- **What needs to be done**:
Every line of the data below is to be duplicated exactly, pictures excepted.

(Dataset entries)

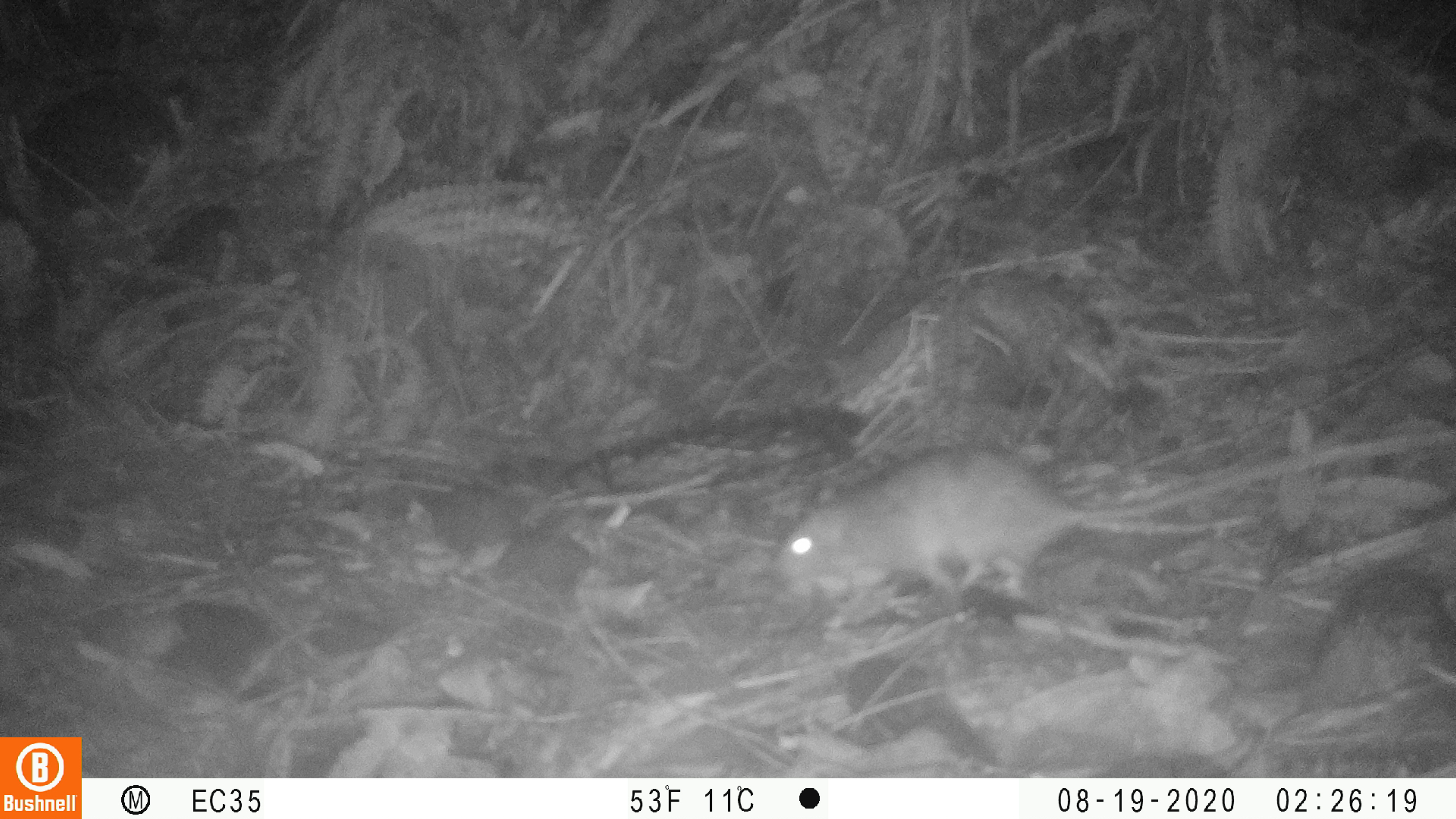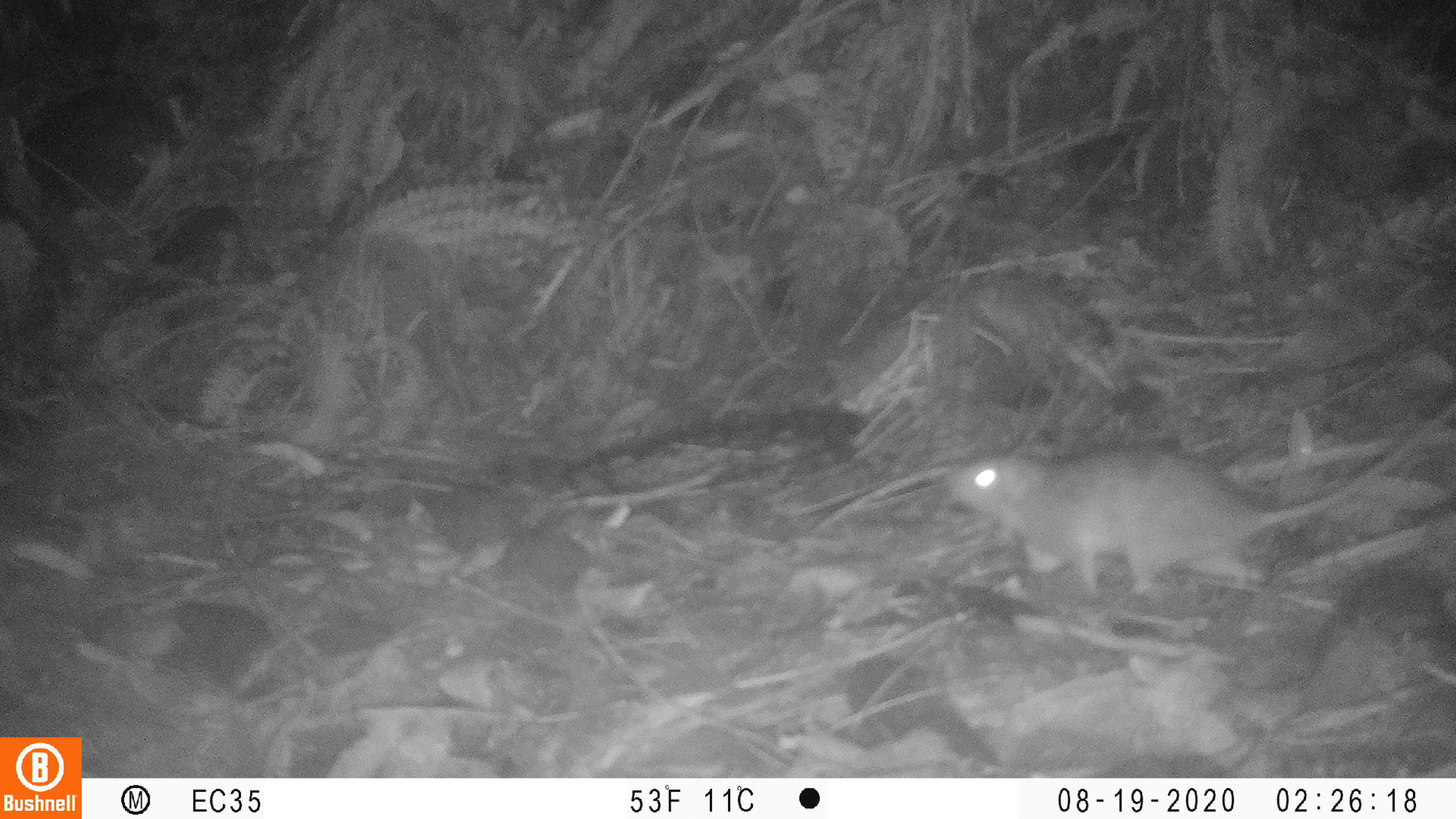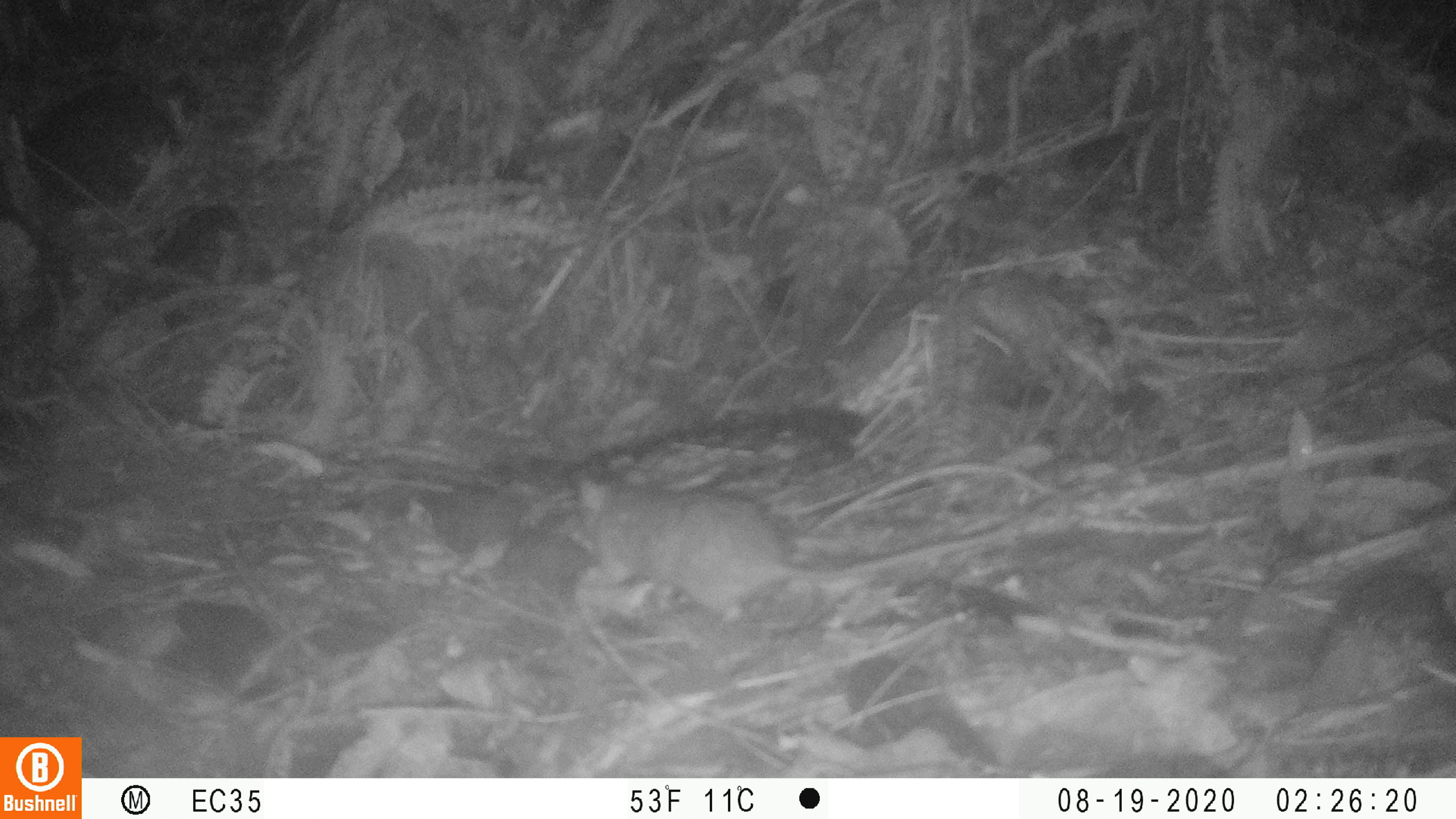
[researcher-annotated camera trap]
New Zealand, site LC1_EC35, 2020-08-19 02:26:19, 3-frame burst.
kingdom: Animalia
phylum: Chordata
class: Mammalia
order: Rodentia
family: Muridae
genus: Rattus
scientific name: Rattus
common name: rat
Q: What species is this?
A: Rat (Rattus).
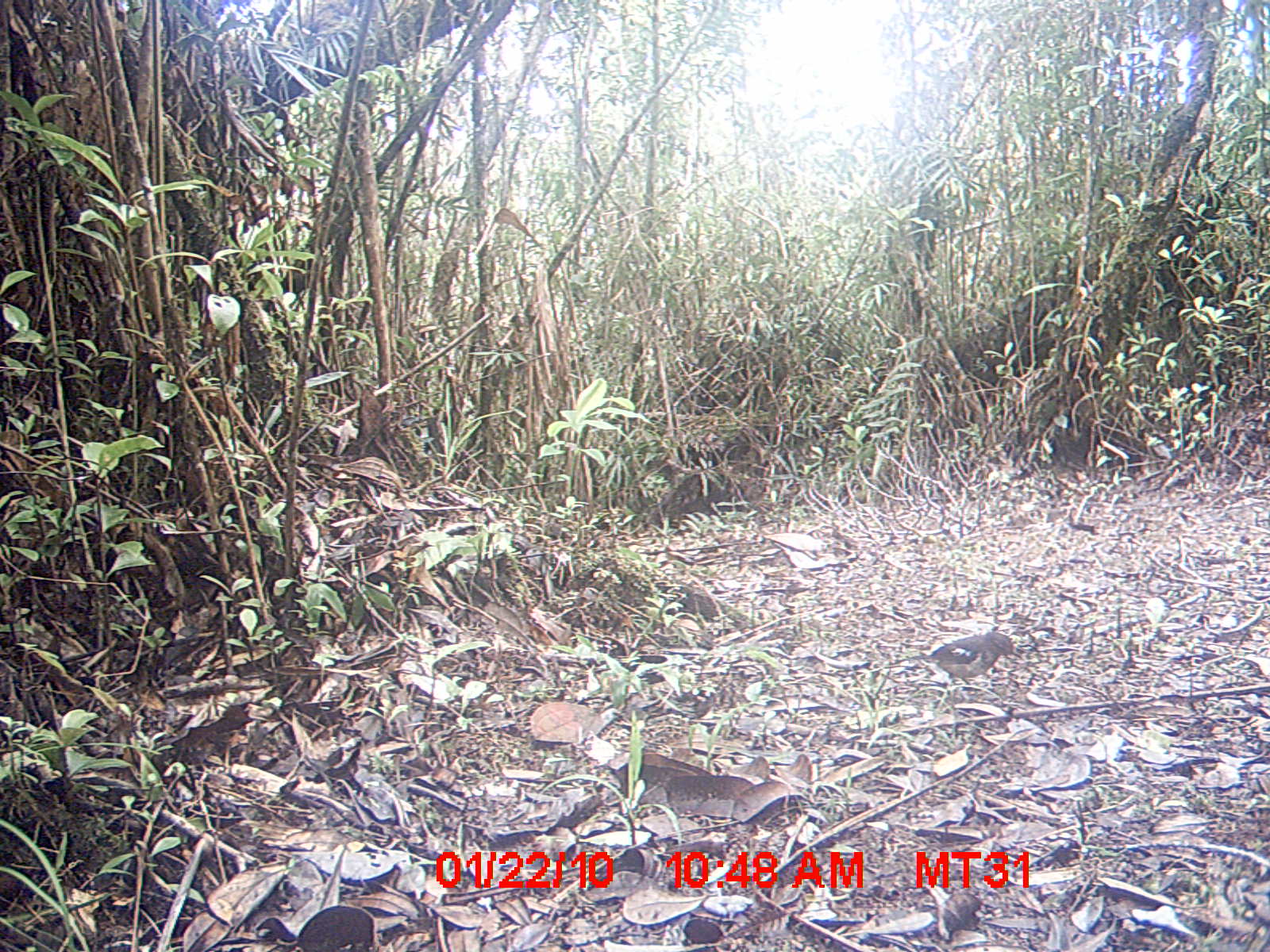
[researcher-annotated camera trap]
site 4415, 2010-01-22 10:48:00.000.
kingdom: Animalia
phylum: Chordata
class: Aves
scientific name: Aves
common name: bird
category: unknown bird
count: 1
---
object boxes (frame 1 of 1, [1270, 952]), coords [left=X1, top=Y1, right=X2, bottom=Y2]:
unknown bird: [left=892, top=630, right=1024, bottom=688]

- **Solution to this problem**:
[researcher-annotated camera trap]
New Zealand, site LC1_EC35, 2020-08-19 02:26:19, 3-frame burst.
kingdom: Animalia
phylum: Chordata
class: Mammalia
order: Rodentia
family: Muridae
genus: Rattus
scientific name: Rattus
common name: rat
Q: What species is this?
A: Rat (Rattus).
[researcher-annotated camera trap]
site 4415, 2010-01-22 10:48:00.000.
kingdom: Animalia
phylum: Chordata
class: Aves
scientific name: Aves
common name: bird
category: unknown bird
count: 1
---
object boxes (frame 1 of 1, [1270, 952]), coords [left=X1, top=Y1, right=X2, bottom=Y2]:
unknown bird: [left=892, top=630, right=1024, bottom=688]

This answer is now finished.